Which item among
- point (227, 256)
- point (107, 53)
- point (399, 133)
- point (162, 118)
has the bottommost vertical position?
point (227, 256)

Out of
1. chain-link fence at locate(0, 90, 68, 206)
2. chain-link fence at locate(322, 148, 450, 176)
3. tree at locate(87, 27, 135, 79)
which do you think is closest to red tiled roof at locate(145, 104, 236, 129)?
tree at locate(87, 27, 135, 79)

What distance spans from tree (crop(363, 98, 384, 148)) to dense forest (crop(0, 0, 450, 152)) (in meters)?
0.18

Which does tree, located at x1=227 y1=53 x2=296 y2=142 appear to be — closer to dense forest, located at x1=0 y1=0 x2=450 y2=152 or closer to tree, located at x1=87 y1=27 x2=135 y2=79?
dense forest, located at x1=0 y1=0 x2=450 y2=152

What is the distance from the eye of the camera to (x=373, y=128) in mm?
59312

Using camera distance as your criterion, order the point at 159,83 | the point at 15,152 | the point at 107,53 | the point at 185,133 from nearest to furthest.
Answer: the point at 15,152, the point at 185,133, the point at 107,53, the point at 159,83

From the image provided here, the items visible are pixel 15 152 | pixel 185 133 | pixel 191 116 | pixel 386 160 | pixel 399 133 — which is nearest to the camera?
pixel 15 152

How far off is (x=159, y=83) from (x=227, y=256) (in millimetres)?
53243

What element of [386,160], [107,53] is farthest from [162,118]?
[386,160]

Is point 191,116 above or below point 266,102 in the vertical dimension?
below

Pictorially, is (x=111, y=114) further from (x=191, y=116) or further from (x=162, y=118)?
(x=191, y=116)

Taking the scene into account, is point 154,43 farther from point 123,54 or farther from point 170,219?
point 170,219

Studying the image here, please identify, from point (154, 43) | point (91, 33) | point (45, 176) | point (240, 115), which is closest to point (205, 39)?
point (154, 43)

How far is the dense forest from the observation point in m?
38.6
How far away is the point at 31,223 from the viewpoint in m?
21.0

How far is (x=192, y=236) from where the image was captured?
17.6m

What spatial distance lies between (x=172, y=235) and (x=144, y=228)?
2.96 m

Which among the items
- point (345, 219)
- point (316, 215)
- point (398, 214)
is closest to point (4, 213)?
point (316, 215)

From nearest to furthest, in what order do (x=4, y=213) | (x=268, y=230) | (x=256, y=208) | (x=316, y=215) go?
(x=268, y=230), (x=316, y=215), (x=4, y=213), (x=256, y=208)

▶ **To do**: Rewrite the material above in full, changing every "chain-link fence" to "wire fence" and leaving all else unchanged.

▶ **Written answer**:
Which item among
- point (227, 256)
- point (107, 53)
- point (399, 133)
- point (162, 118)
has the bottommost vertical position?
point (227, 256)

Out of
1. wire fence at locate(0, 90, 68, 206)
2. wire fence at locate(322, 148, 450, 176)
3. tree at locate(87, 27, 135, 79)
which do you think is closest to red tiled roof at locate(145, 104, 236, 129)?
tree at locate(87, 27, 135, 79)

What distance spans from tree (crop(363, 98, 384, 148)) to dense forest (crop(0, 0, 450, 152)) (in meters)?
0.18

Which does tree, located at x1=227 y1=53 x2=296 y2=142 appear to be — closer to dense forest, located at x1=0 y1=0 x2=450 y2=152 or closer to tree, located at x1=87 y1=27 x2=135 y2=79?
dense forest, located at x1=0 y1=0 x2=450 y2=152

What is the distance from the eye of the camera to (x=373, y=128) in mm?
59312

Using camera distance as your criterion, order the point at 159,83 | the point at 15,152 | the point at 107,53 | the point at 185,133 from nearest to furthest.
Answer: the point at 15,152, the point at 185,133, the point at 107,53, the point at 159,83

From the image provided here, the items visible are pixel 15 152 | pixel 185 133 | pixel 191 116 | pixel 386 160 | pixel 399 133 — which is nearest to the camera?
pixel 15 152

How far off is (x=159, y=83) from (x=227, y=256) (in millimetres)?
53243

What element of [386,160], [107,53] is farthest from [162,118]?
[386,160]

Is point 191,116 above or below point 266,102 in the vertical dimension?
below

Pictorially, is (x=111, y=114) further from (x=191, y=116) or further from (x=162, y=118)?
(x=191, y=116)

Taking the scene into account, is point 154,43 farther from point 123,54 or farther from point 170,219?
point 170,219

Studying the image here, please identify, from point (154, 43) | point (91, 33) | point (45, 176) | point (240, 115), which is closest to point (205, 39)?
point (154, 43)

How far is the dense forest from the observation point in m?
38.6
How far away is the point at 31,223 from the viewpoint in m?
21.0

How far is (x=192, y=236) from where the image was captured?
17.6m

What spatial distance lies between (x=172, y=235) and (x=144, y=228)?
2.96 m

Which among the items
- point (345, 219)
- point (316, 215)
- point (398, 214)
is closest to point (4, 213)?
point (316, 215)

From nearest to furthest, in what order do (x=4, y=213) | (x=268, y=230) | (x=256, y=208) | (x=316, y=215) go?
(x=268, y=230), (x=316, y=215), (x=4, y=213), (x=256, y=208)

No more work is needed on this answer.